### Input material ###

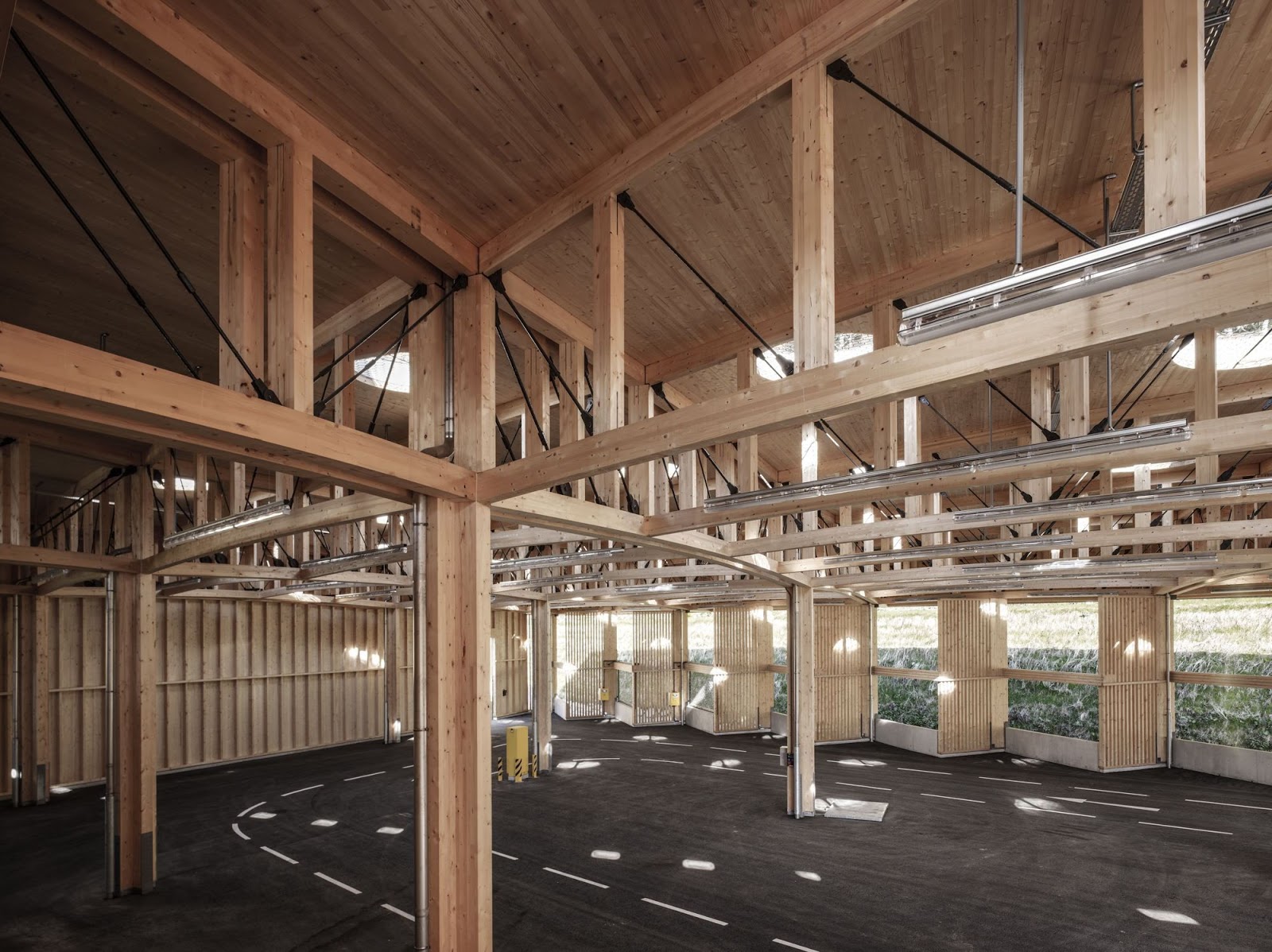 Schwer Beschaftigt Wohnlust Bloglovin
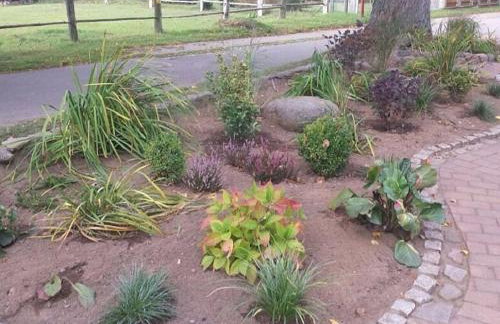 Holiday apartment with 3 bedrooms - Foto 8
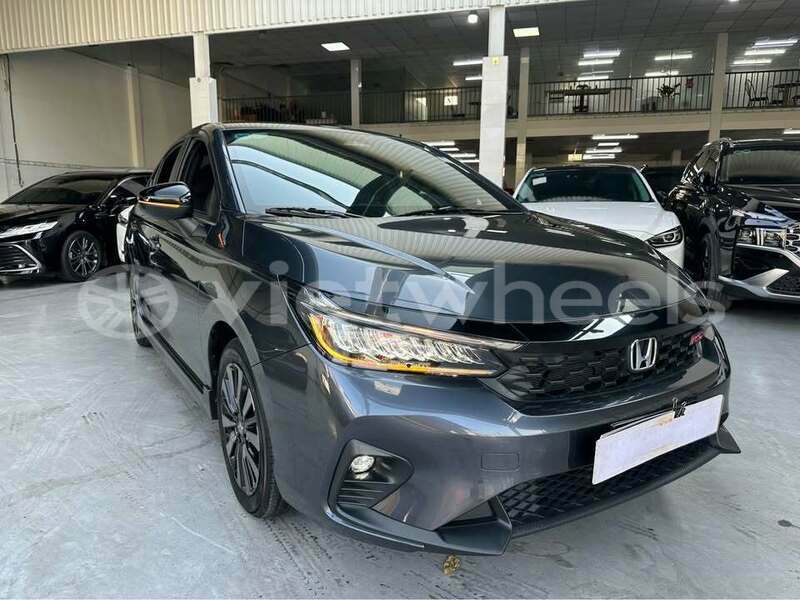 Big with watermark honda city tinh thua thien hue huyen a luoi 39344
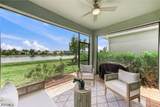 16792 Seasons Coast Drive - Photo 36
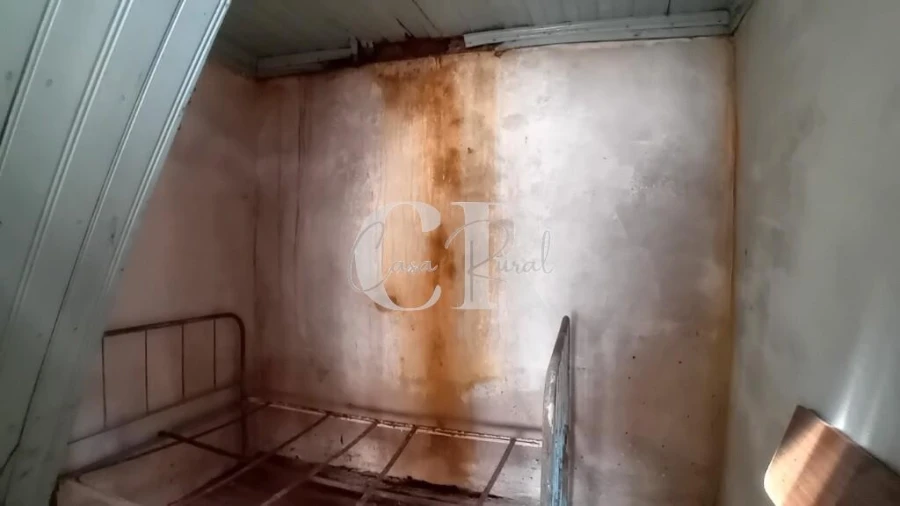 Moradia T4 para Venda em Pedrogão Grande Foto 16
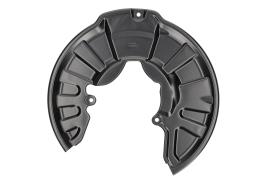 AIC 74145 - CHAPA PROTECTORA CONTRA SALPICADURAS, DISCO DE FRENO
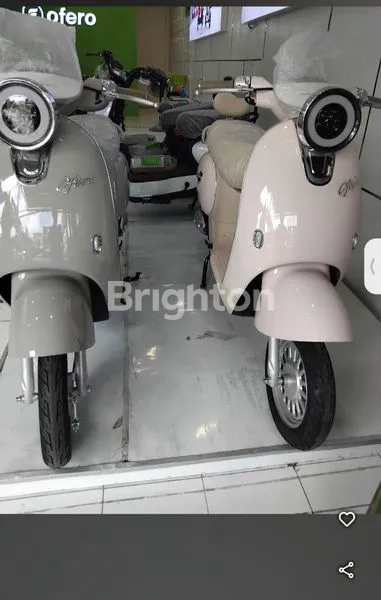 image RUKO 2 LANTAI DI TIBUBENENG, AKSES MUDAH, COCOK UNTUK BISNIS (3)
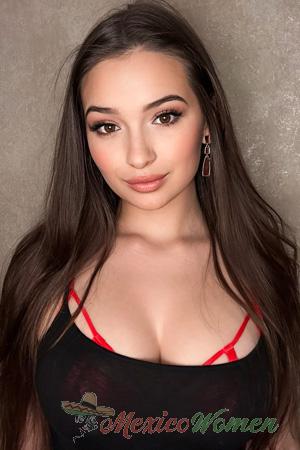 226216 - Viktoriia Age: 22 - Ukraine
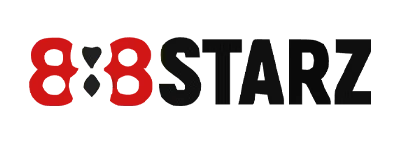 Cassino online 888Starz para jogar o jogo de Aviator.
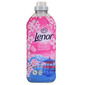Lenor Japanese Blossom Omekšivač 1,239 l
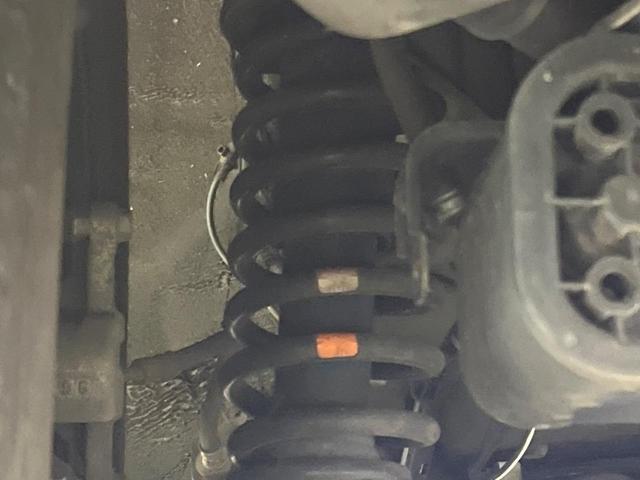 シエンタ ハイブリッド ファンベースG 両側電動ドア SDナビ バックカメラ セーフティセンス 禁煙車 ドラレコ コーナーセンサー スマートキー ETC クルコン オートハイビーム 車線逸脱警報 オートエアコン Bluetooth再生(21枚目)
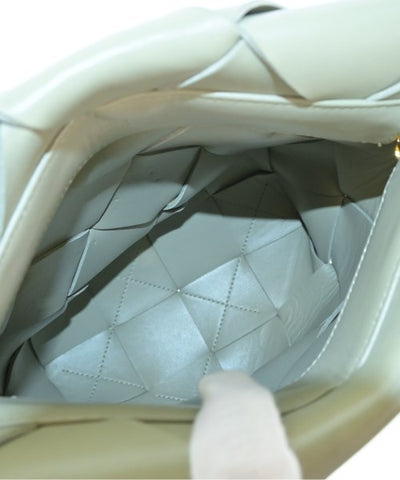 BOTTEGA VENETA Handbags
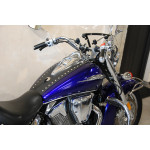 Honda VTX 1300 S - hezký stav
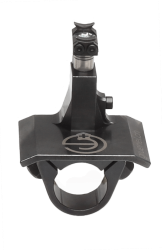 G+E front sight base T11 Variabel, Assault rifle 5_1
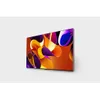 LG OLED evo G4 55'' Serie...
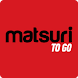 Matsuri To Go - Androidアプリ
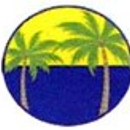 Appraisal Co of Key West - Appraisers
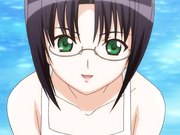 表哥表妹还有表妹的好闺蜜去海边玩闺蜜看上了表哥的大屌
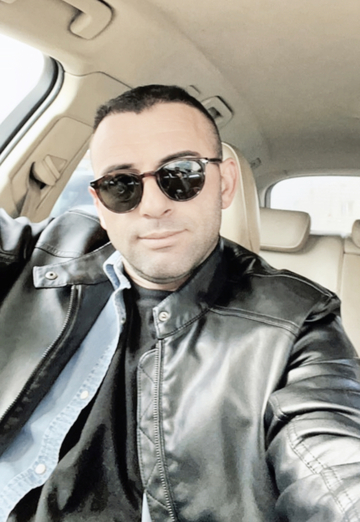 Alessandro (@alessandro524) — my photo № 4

###

Required action —
Leave out the pictures and return, exactly as written, only the lines from the line with "Lenor Japanese Blossom Omekšivač 1,239 l" through the end of the records above.

Solution to the exercise —
Lenor Japanese Blossom Omekšivač 1,239 l
 シエンタ ハイブリッド ファンベースG 両側電動ドア SDナビ バックカメラ セーフティセンス 禁煙車 ドラレコ コーナーセンサー スマートキー ETC クルコン オートハイビーム 車線逸脱警報 オートエアコン Bluetooth再生(21枚目)
 BOTTEGA VENETA Handbags
 Honda VTX 1300 S - hezký stav
 G+E front sight base T11 Variabel, Assault rifle 5_1
 LG OLED evo G4 55'' Serie...
 Matsuri To Go - Androidアプリ
 Appraisal Co of Key West - Appraisers
 表哥表妹还有表妹的好闺蜜去海边玩闺蜜看上了表哥的大屌
 Alessandro (@alessandro524) — my photo № 4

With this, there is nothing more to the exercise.